*EXERCISE DIRECTIONS*
Write out the items exactly as they appear, starting with the line that contains "Between the rowing" and going on through the line that contains "11.5 meters".

++++

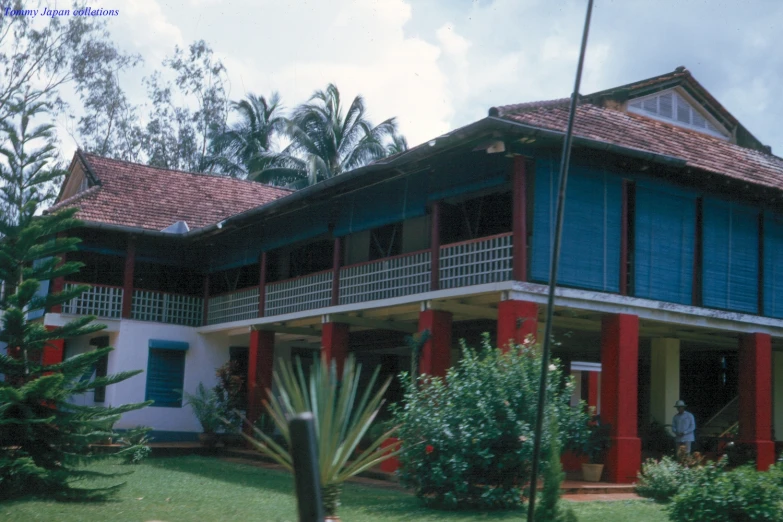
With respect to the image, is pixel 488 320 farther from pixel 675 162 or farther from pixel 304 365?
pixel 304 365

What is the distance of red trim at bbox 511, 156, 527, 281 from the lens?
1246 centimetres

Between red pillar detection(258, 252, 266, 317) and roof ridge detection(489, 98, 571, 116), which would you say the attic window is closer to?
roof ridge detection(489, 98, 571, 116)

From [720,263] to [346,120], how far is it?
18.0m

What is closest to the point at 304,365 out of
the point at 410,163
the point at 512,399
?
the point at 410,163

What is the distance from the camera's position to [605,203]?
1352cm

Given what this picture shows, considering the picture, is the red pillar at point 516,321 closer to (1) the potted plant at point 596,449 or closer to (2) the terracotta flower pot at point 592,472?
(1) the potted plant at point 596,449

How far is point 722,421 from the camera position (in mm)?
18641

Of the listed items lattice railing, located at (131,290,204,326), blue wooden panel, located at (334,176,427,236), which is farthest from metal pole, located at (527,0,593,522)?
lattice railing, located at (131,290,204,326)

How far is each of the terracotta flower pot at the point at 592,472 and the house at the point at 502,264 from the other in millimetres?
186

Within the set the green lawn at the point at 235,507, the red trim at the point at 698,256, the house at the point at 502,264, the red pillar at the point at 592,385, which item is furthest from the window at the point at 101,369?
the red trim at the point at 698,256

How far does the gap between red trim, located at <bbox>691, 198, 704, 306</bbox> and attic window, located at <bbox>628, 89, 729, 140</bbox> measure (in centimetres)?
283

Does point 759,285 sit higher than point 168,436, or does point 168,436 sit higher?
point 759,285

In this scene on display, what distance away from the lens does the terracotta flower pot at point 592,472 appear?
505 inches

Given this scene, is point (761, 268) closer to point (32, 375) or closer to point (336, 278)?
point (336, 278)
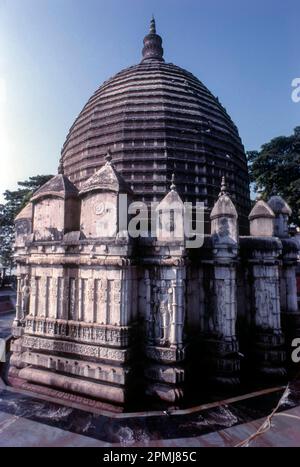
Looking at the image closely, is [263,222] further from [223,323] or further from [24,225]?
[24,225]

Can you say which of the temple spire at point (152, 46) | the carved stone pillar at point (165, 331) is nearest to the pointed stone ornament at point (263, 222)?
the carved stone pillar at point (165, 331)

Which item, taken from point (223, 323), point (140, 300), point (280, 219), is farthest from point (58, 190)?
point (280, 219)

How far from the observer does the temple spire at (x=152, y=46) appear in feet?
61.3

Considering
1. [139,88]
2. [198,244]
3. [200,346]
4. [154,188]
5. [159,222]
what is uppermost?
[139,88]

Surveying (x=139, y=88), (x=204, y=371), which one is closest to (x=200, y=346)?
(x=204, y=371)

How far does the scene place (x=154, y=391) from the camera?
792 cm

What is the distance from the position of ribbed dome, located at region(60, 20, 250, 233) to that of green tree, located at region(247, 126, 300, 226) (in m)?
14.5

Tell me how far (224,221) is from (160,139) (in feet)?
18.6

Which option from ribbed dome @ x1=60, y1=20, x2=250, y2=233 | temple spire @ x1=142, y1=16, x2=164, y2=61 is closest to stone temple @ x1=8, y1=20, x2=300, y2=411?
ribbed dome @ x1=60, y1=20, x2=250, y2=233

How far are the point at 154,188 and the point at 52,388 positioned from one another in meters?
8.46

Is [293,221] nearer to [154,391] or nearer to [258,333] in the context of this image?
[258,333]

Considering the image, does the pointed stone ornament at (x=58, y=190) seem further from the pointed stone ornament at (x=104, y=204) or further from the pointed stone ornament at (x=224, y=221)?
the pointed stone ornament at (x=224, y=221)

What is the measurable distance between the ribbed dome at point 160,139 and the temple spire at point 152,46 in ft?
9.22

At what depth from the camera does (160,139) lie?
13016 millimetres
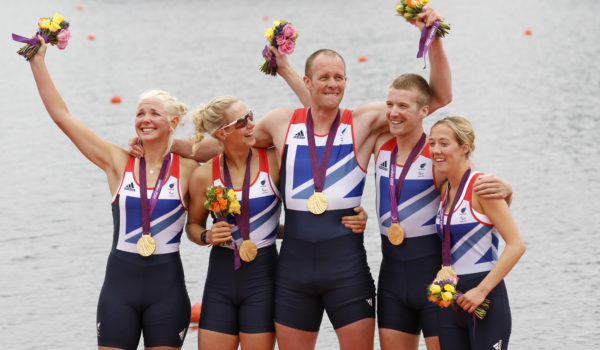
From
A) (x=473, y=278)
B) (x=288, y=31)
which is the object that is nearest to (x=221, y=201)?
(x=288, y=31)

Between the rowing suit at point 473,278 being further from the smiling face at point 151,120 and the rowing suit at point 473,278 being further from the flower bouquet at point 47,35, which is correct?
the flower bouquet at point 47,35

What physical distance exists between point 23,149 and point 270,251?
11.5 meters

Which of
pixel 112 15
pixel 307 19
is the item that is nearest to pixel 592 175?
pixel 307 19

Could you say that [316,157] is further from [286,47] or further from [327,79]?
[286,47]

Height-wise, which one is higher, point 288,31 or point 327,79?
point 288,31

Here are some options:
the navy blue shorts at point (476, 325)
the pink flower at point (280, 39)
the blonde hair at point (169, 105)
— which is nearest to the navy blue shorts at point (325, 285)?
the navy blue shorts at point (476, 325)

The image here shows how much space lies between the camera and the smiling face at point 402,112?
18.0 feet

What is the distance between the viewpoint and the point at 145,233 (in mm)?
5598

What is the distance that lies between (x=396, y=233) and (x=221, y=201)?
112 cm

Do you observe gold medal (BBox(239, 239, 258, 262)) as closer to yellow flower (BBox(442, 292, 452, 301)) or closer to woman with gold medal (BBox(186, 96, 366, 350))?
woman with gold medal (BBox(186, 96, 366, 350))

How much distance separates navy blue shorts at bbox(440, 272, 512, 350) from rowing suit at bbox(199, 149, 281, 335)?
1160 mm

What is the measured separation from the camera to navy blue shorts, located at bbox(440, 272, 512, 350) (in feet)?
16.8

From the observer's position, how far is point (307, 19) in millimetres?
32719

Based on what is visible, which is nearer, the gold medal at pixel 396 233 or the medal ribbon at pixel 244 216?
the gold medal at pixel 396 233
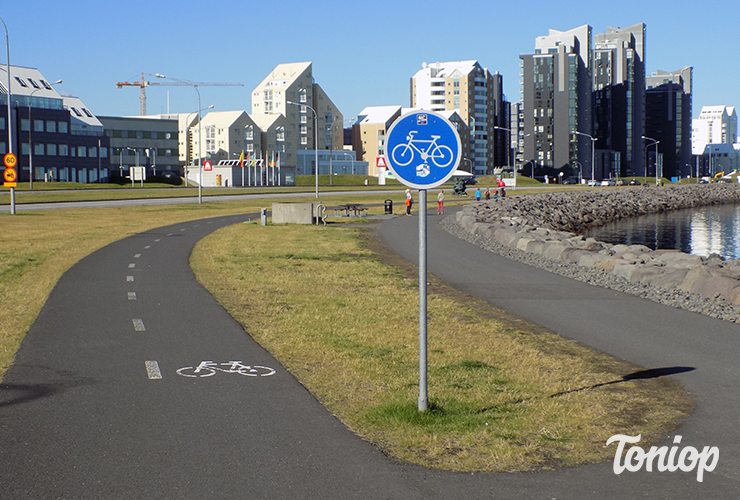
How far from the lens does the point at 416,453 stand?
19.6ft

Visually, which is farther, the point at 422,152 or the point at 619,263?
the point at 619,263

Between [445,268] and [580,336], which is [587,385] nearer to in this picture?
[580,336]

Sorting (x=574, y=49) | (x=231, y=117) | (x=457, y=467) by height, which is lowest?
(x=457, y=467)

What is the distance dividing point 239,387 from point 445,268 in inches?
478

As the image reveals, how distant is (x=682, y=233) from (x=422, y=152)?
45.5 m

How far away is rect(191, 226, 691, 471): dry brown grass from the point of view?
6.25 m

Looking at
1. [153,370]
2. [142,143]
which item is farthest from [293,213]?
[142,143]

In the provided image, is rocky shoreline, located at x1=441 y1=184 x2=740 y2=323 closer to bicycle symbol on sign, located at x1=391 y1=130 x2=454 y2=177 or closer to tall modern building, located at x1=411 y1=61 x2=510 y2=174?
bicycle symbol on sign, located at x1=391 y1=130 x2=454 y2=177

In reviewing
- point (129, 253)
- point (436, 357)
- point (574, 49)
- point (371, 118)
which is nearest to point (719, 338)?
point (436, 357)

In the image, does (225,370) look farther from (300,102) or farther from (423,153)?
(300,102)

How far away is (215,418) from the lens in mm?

++++

*RESPONSE*
Between the rowing suit at point 473,278 being further from the smiling face at point 151,120 and the rowing suit at point 473,278 being further from the flower bouquet at point 47,35, which is correct?
the flower bouquet at point 47,35

What physical distance exists between point 23,149 and point 270,251?
11.5 meters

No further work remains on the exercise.